In the NEMA response letter, Squair laid out the point raised by the special interest groups in their initial missive to DEC: “That correspondence cited Subsection 7152(a)(6) of the statute, which addresses the question of whether an ‘alternative, non-mercury energy efficient lamp is available that provides the same or better overall performance at a cost equal to or better than the classes of lamps that the manufacturer proposes to sell.’”

NEMA parties concluded that “the only general purpose, mercury-added lighting product for which an ‘alternative, non-mercury energy efficient lamp is available that provides the same or better overall performance at a cost equal to or better’ than the mercury-added product is screw-based compact fluorescent lamps [CFLs]. Non-mercury alternatives for all other general purpose (as well as specialty) mercury-added lamps are either unavailable, cost substantially more per unit, or present performance challenges.”

Ultimately, NEMA’s response agreed that although CFLs can be suitably replaced with LED lamps, other LED retrofit lamp offerings do not meet the qualifications that would prompt NEMA to identify them as “acceptable replacements” one extensive lamp category being linear fluorescent lamp (LFL) alternatives.

Debate over LFL alternatives

The advocacy groups disputed NEMA’s feedback to DEC, summarizing their arguments in the full release, which is posted in the Company Newsfeed section of our website. In particular, advocates took issue with the interpretations of cost and price as they appear to be defined by NEMA’s criteria, in addition to the accessibility of LED alternatives to LFLs.

“Price is not the same as cost from a consumer or small business perspective,” said Ana-Maria Carreño of CLiC. “The cost of a light bulb includes both the cost of buying the bulb and the cost of running it in our homes and offices. If the State uses this commonsense definition of cost, fluorescent lighting has already lost across the board.”

Moreover, according to Brian Fadie of ASAP, “[Users] who have instant start fluorescent ballasts can buy a four foot LED retrofit bulb for only 72 cents more than a fluorescent bulb” via a Home Depot retailer in Vermont. “Since the LED bulb cuts electricity costs in half, those 72 cents are saved on the utility bill in just one month, and the LED bulb then goes on to last for 9 years,” asserted Fadie in the announcement.

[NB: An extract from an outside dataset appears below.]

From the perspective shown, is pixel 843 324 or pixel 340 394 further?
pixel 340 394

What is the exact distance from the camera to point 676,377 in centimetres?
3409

While such cost breakdowns appear to be solid, the discussion reveals an apples-to-oranges comparison. In NEMA’s letter, the association cited product and pricing data from professional electrical supply distributor Grainger not a big-box retailer, which tends to be the realm of the do-it-yourself homeowner rather than commercial, industrial, and institutional organizations that are the most dominant consumers of LFLs or tube lamps.

In response to a request for comment on the advocates’ points, LEDs Magazine received the following statement from NEMA’s Phil Squair:

“While non-mercury, linear LED lamps ARE available as replacements for many linear fluorescent lamps (LFLs), only certain types are ‘plug-and-play’ and thus allow a direct cost comparison, with LED lamps selling at significantly higher prices per unit, broadly speaking. Most LFL lighting systems and virtually all HID [high-intensity discharge] lighting systems will require a rewiring or replacement by an electrician to convert to LED, which must be factored into the cost comparison. Furthermore, because the installed base of lighting fixtures is so diverse, there will always be limitations for ‘plug-and-play’ or ‘drop-in’ retrofit LED lamps, which are not universally compatible with every fluorescent fixture. Incorrect installation can create excess heat that can damage the fixture or ballast and lead to lamp failure upon initial start-up.

“Each situation must be assessed individually by those who manage and pay for lighting systems in private and public facilities. The lighting industry has been installing fluorescent lighting systems for more than 80 years, and manufacturers support and benefit from the ongoing conversion to non-mercury-based light sources. It is a TRANSITION, however, that relies on mercury-added products remaining available as commercial, industrial, and institutional enterprises gradually upgrade their lighting systems,” concluded Squair’s statement.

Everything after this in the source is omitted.